Kansas City Royals fans were pissed off that Robinson Cano didn't pick Billy Butler for the Home Run Derby, so they booed him. Mercilessly. And each time he failed to hit a home run, compared to the zero times he successfully did, they cheered him. (Burke went ahead and isolated the crowd audio, so you can check that out above.) Whether you think it was classless or hilarious, you can't deny that it was a moment of genuine, communal emotion, and that really annoys Major League Baseball so they're aiming to fix all that.

Because of last night's Canogate—Derbygate? Boogate? Whatever—Bud Selig plans to put the kibosh on this kind of sentiment by possibly forcing a hometown slugger into the Derby wherever the All-Star Game happens to be.

"We'll talk about this [potential rule change]," Selig said during his annual session with the Baseball Writers Association of America. "While I understand [the feelings of fans in] Kansas City ... I felt very badly last night. I felt badly last year for Prince. This was tough."
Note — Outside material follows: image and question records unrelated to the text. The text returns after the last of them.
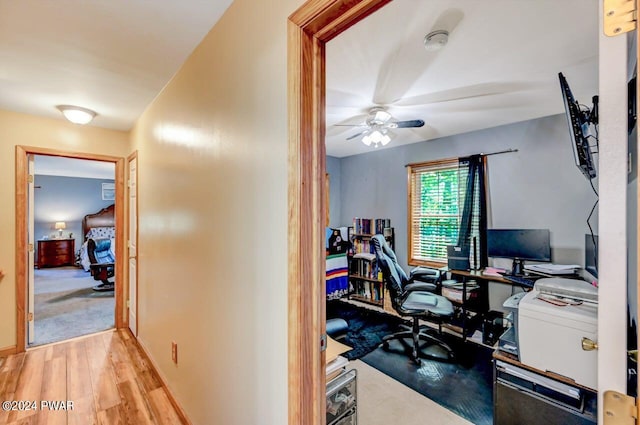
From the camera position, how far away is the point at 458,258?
3361 millimetres

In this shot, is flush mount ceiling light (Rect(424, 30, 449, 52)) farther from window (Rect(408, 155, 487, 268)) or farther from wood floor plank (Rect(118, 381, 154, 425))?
wood floor plank (Rect(118, 381, 154, 425))

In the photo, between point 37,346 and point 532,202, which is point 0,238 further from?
point 532,202

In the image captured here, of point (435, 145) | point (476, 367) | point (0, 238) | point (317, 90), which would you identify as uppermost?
point (435, 145)

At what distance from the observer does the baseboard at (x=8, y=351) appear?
2723 millimetres

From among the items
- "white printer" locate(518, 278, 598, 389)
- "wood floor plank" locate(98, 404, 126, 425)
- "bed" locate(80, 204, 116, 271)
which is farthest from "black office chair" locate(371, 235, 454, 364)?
"bed" locate(80, 204, 116, 271)

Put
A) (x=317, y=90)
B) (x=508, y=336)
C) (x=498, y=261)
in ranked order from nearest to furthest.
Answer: (x=317, y=90) < (x=508, y=336) < (x=498, y=261)

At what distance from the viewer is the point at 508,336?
60.0 inches

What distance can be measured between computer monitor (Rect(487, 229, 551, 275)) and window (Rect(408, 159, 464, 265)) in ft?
1.80

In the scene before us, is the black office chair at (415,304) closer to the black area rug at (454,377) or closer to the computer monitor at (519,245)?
the black area rug at (454,377)

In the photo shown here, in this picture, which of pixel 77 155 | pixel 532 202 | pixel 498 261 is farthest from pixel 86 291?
pixel 532 202

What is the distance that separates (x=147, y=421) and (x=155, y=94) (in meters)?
2.46

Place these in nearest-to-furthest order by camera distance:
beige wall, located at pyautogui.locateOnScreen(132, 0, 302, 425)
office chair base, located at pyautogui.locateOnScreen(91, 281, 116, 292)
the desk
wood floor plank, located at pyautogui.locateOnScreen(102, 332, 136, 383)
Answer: beige wall, located at pyautogui.locateOnScreen(132, 0, 302, 425) < wood floor plank, located at pyautogui.locateOnScreen(102, 332, 136, 383) < the desk < office chair base, located at pyautogui.locateOnScreen(91, 281, 116, 292)

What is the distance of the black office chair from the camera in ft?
8.82

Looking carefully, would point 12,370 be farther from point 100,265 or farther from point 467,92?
point 467,92
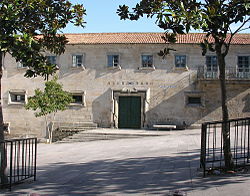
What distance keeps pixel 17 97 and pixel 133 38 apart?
954 cm

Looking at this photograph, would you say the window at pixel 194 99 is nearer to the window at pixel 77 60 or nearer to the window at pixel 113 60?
the window at pixel 113 60

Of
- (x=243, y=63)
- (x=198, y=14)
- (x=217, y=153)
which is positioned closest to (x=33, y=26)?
(x=198, y=14)

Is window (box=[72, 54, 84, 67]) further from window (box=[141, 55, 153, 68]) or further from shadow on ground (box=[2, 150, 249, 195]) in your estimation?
shadow on ground (box=[2, 150, 249, 195])

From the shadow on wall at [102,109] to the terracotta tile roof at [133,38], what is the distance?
369 centimetres

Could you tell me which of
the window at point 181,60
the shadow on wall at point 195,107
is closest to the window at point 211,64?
the shadow on wall at point 195,107

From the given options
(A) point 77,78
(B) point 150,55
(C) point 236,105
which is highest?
(B) point 150,55

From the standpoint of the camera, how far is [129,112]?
22188 millimetres

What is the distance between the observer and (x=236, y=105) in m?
20.7

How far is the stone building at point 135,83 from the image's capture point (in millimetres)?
20828

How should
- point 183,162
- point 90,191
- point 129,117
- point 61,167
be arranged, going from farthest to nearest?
1. point 129,117
2. point 61,167
3. point 183,162
4. point 90,191

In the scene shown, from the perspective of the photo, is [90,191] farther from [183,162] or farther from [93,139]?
[93,139]

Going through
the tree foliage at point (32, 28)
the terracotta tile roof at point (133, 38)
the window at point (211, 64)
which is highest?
the terracotta tile roof at point (133, 38)

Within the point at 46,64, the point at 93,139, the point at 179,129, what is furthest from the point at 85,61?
the point at 46,64

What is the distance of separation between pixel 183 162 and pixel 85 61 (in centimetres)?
1487
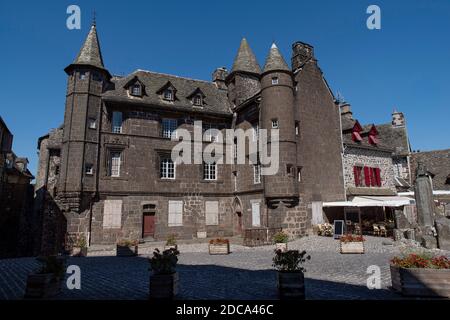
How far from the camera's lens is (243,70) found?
2378cm

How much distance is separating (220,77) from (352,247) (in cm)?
1766

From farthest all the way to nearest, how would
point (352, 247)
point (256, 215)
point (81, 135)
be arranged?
1. point (256, 215)
2. point (81, 135)
3. point (352, 247)

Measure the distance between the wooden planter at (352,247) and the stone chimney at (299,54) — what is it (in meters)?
12.7

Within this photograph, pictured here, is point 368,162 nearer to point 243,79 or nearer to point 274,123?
point 274,123

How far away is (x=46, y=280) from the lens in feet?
20.6

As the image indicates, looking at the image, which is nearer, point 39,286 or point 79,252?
point 39,286

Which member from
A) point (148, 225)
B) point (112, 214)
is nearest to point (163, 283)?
point (112, 214)

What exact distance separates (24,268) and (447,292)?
1235 cm

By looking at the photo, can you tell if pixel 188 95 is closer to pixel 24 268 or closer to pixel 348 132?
pixel 348 132

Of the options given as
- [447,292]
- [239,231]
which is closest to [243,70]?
[239,231]

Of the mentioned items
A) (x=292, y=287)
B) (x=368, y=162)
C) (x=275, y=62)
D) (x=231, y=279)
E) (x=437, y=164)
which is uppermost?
(x=275, y=62)

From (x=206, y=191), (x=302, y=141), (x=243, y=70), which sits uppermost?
(x=243, y=70)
When another questioner observed the heat — and boos — could even intensify next year with the game scheduled for Citi Field in New York, Selig again lamented Monday's episode.

"It won't be any worse than last night," he said. "You can only boo so loud. ... But let me just say, we'll think about that."

Don't you worry. The Home Run Derby has a glaring problem with fans caring too much about its participants, and the Commish is on it.